GIVEN PASSAGE —

San Antonio Vindicates Plan to Halt Austin Energy’s Rate Increase

By Bill Oakey, August 14, 2022

On July 22nd on the KXAN-TV News, I made a public call for the City to ditch Austin Energy’s rate increase. At that time, my idea faced long odds of succeeding. But as a retired accountant and former member of Austin’s citizen Electric Utility Commission, I vowed to stay in the battle until we can raise the flag of victory.

News From San Antonio Sparks an Exciting Ray of Hope!

Late last week, financial officials in San Antonio announced a huge, $75 million budget surplus, thanks to windfall revenues from soaring summer electric bills. Just as I figured, Austin now has a wonderful opportunity to quell the anxieties of our ratepayers. In San Antonio, one option being considered is to offer one-time refunds, in the form of credits to customers’ October bills. Here in Austin, we should be able to call off or postpone the entire rate increase.

The City’s Independent Consumer Advocate Personally Agrees

While clarifying this as a personal opinion, rather than an official statement from his team’s rate filing brief, Clarence Johnson gave me permission to share this quote from an email to me: “I agree with your position that the rate increase could be postponed until post test year actual data becomes available.  My reasoning is simply this: ICA’s review indicated that the proposed rate increase should have been $6 M, which is much smaller than the (Austin Energy’s) original request or rebuttal request.”

It’s All About the Rate Design, With Winners and Losers

Above all else, we must oppose Austin Energy’s radical rate design change. What I did not know until recently is that the out-of-city ratepayers would walk away with the big grand prize. The vast majority of those customers live in large to very large, expensive homes. The current rate design keeps those customers paying into the highest rate tiers on the five-tier scale. This provides a conservation incentive. On average, outside city customers use 86% more electricity than inside city customers. (See pg. 43). Under Austin Energy’s new plan, those people would see generous discounts on their bills. (See pp. 42-44). All while struggling Austin apartment renters and low to moderate income folks would bear the brunt of the rate increase. So much for affordability and narrowing the economic divide!

Past history shows us another, somewhat political motive for gifting the non-city ratepayers with lower bills. Even though they enjoy Austin’s amenities, these folks don’t pay City taxes. And whenever they object to our electric rates, they appeal them to the Texas Public Utility Commission, or even to the Legislature. Austin Energy’s new rate design might just keep them quiet and happy. What a sad situation!

DIRECTIVE A — In the Austin Energy article, how much more electricity do outside-city customers use on average than inside-city customers?
DIRECTIVE B — Please shorten the paragraph of the Austin Energy article beginning "Late last week, financial officials" while keeping its main facts.
DIRECTIVE C — Write the next part of the Austin Energy article, picking up after its final sentence.

INFORMATION SHOWN —
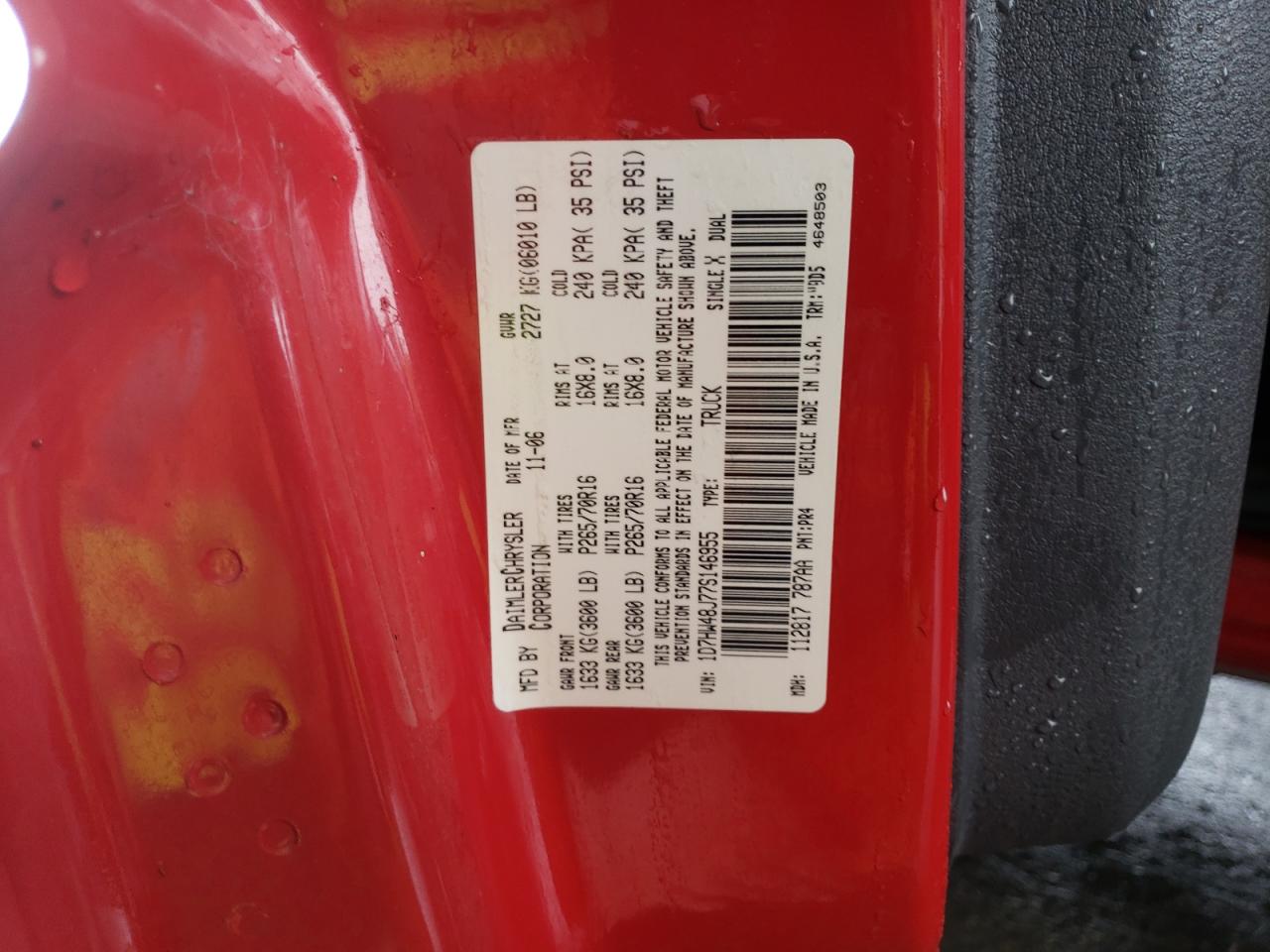 2007 Dodge Dakota Quad Slt VIN: 1D7HW48J77S146955 Lot: 92120605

FINAL ANSWER A — They use 86% more electricity on average.

FINAL ANSWER B — San Antonio financial officials recently announced a $75 million budget surplus from windfall revenues on soaring summer electric bills, which the author sees as a chance for Austin to ease its ratepayers' anxieties. San Antonio is considering one-time refunds as credits on customers' October bills, and Austin should be able to cancel or postpone its entire rate increase.

FINAL ANSWER C —
Austin Energy Versus “Too Much Customer Efficiency”

The new rate plan would create a seismic shift in Austin Energy’s pricing structure. Raising the monthly residential customer charge from $10.00 to $25.00 would reset annual base revenues unrelated to electricity sales to over $140 million. ($25.00 X 467,291 customers X 12 months). This shift would be a short-sighted, self-defeating approach – to address sales declines that are due to solar panels and other efficiency options that homeowners and businesses are adopting at a rapidly accelerating pace.

The utility’s future plans call for enlarging that shift, in addition to reducing solar buyback credits. (See “Looming Penalties for Solar Users” here). That’s a pretty bleak picture. Especially in light of the big climate and energy bill that the President will sign this week. And AISD’s upcoming bond election, that would provide solar rooftops and other energy efficiency upgrades for the schools.

My previous blog piece and radio interview address the climate change / electric utility dilemma that also threatens other cities and states across the country.

Let’s Call the Whole Thing Off

Here are four major factors that support postponing or canceling Austin’s rate increase:

1. The Independent Consumer Advocate (ICA) in the rate case reviewed Austin Energy’s books, and found two accounting errors, totaling $12.5 million. Austin Energy accepted those reductions, bringing the revenue deficiency down, from $48.2 million to $35.7 million. (See pp. 1-2).

2. The ICA cites several instances where Austin Energy used future cost assumptions. Some of those do not meet the requirement for being known and measurable. And using future costs, combined with past test year revenues violates the matching rule in standard rate-making procedures. After adjusting out those costs and the accounting errors, the  ICA concluded that the revenue deficiency should be only $6.5 million. (See pp. 5-8).

3. The City should raise more utility revenue by increasing the Contributions in Aid of Construction (CIAC) fees, charged to developers for connecting new customers. It should be revised to the same standards used for Austin Water’s capital recovery fees. (See pg. 9).

4. The City Council should follow San Antonio’s example. A comparison of budgeted to actual base rate revenues from October 2021 through this summer will reveal a large surplus. That, in combination with the other factors shown above, should send the rate increase to the scrap heap. (Oops…to the recycle bin)!

See my full list of 10 recommendations for the Austin City Council at the bottom of my previous blog piece.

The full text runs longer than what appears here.